Monica Colombo^*,, Mariella Dono^*, Paola Gazzola, Silvio Roncella^*,§, Angelo Valetto^¶, Nicholas Chiorazzi^¶, Giovanni L. Mancardi and Manlio Ferrarini^2,*,||

^* Servizio di Immunologia Clinica, Istituto Nazionale per la Ricerca sul Cancro, Genova, Italy; Istituto di Medicina Interna, Università degli Studi di Milano, Milan, Italy; Dipartimento di Scienze Neurologiche e della Visione, Università degli Studi di Genova, Genova, Italy; ^§ Divisione di Anatomia Patologica, Ospedale Sant’Andrea, 19100 La Spezia, Italy; ^¶ Department of Medicine, North Shore University Hospital and New York University School of Medicine, Manhasset, New York, NY 77030; and ^|| Dipartimento di Oncologia, Biologia e Genetica, Università degli Studi di Genova, Genova, Italy

The accumulation of B lymphocyte clones in the cerebrospinal fluid (CSF) of patients with multiple sclerosis (MS) and patients with other neurological disorders was investigated using PCR technologies.
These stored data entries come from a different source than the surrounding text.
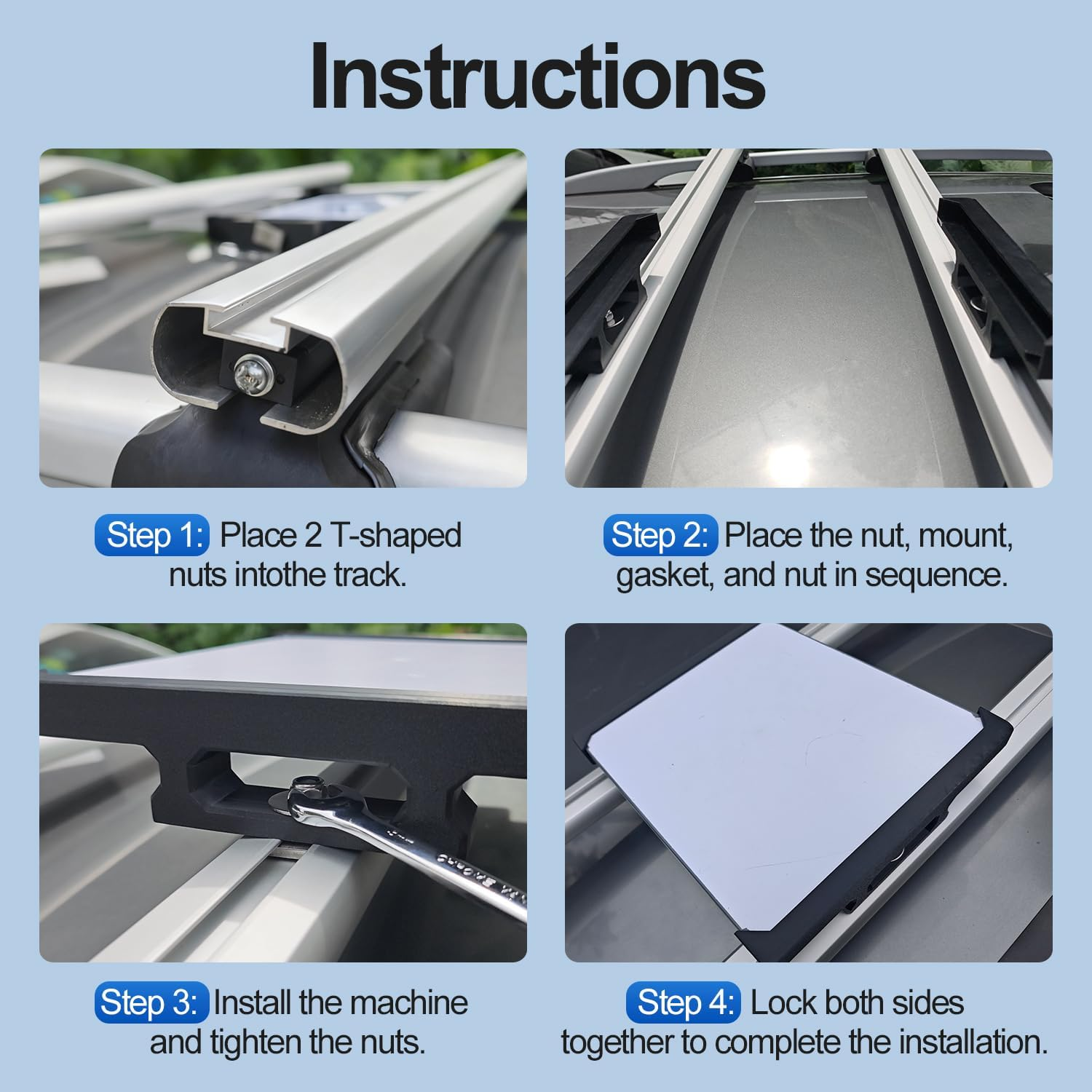 Instructions

Step 1: Place 2 T-shaped nuts intothe track.

Step 2: Place the nut, mount, gasket, and nut in sequence.

Step 3: Install the machine and tighten the nuts.

Step 4: Lock both sides together to complete the installation.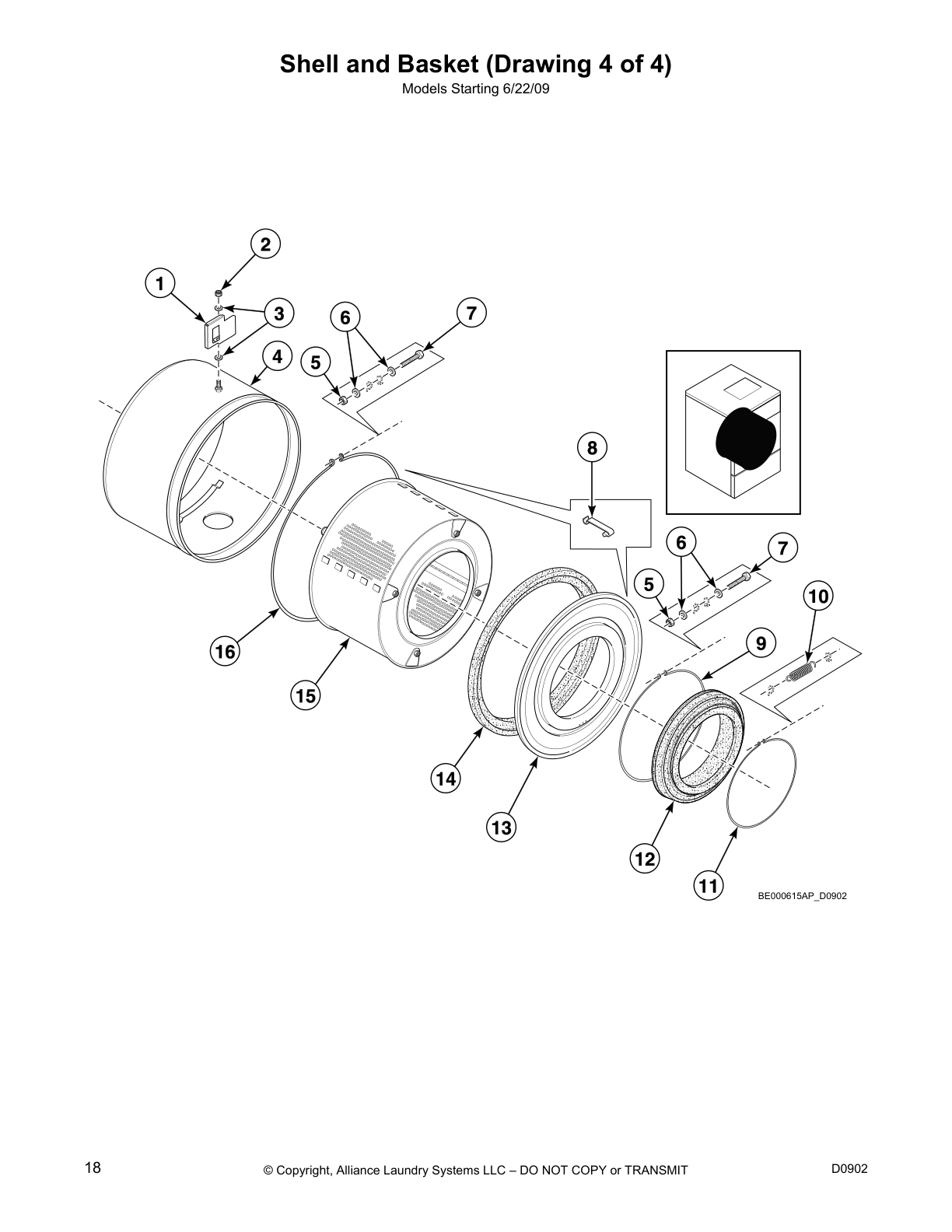 Shell and Basket (Drawing 4 of 4)
Models Starting 6/22/09

2
1
3
6
7
4
5
8
6
7
5
10
9
16
15
14
13
12
11

BE000615AP_D0902

18
© Copyright, Alliance Laundry Systems LLC – DO NOT COPY or TRANSMIT
D0902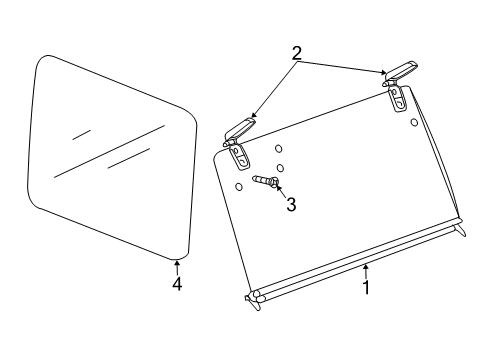 2
3
4
1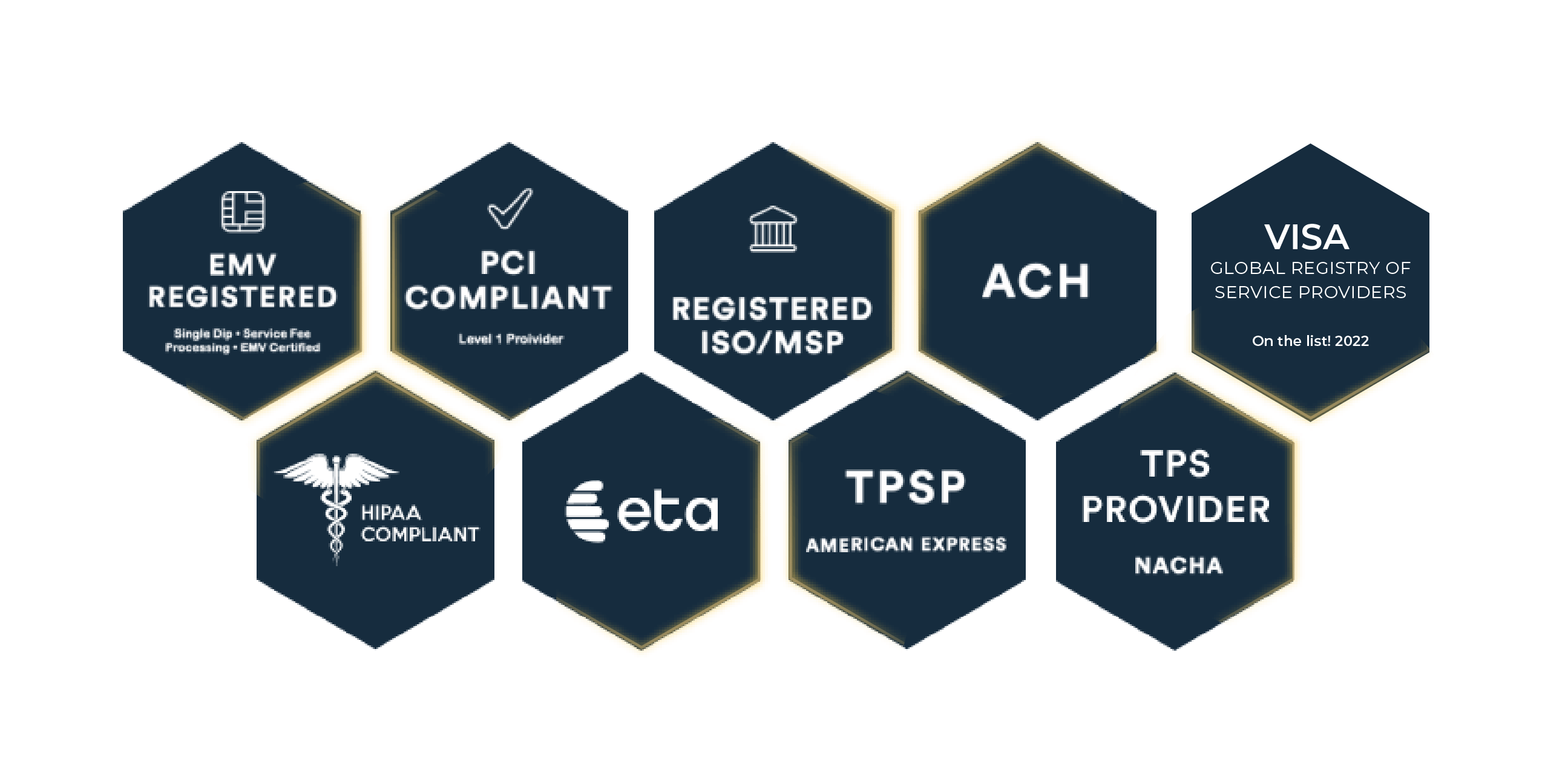 EMV REGISTERED

Single Dip • Service Fee Processing • EMV Certified

PCI COMPLIANT

Level 1 Proivider

REGISTERED ISO/MSP

ACH

VISA

GLOBAL REGISTRY OF SERVICE PROVIDERS

On the list! 2022

HIPAA COMPLIANT

eta

TPSP

AMERICAN EXPRESS

TPS PROVIDER

NACHA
Oligoclonal B cell accumulations were detected in 10 of 10 MS patients, but only in 3 of 10 of the patients with other neurological disorders. Analyses of the Ig V(D)J sequences on the CSF from MS patients disclosed that V_H3 and V_H4 genes were extensively mutated compared with germline sequences. Moreover, a substantial proportion of the molecular clones analyzed shared the same third CDR of the H chain variable region gene (HCDR3) and the same V_H genes, albeit with different numbers and locations of point mutations, thus indicating an ongoing process of intraclonal diversification. A larger number of clonally related V_H sequences could be obtained by using a V_H3 gene-specific PCR so that genealogical trees depicting the process of diversification could be drawn. Analyses of the Ig V(D)J from the CSF of a patient with viral meningitis and oligoclonal B cell accumulations revealed that V_H3 genes were extensively mutated. However, no intraclonal diversification could be observed even using V_H3 gene-specific PCR methodologies. Clone-specific PCR and sequencing was used to detect the V(D)J found in the CSF of one MS patient in the PBL of the same patient. Only 1/3 of the V(D)J sequences investigated could be demonstrated in the PBL, indicating that the V(D)J genes utilized by B cells in the CSF are much less represented in the PBL. Collectively, the data suggest that in MS there is a compartmentalized clonal expansion.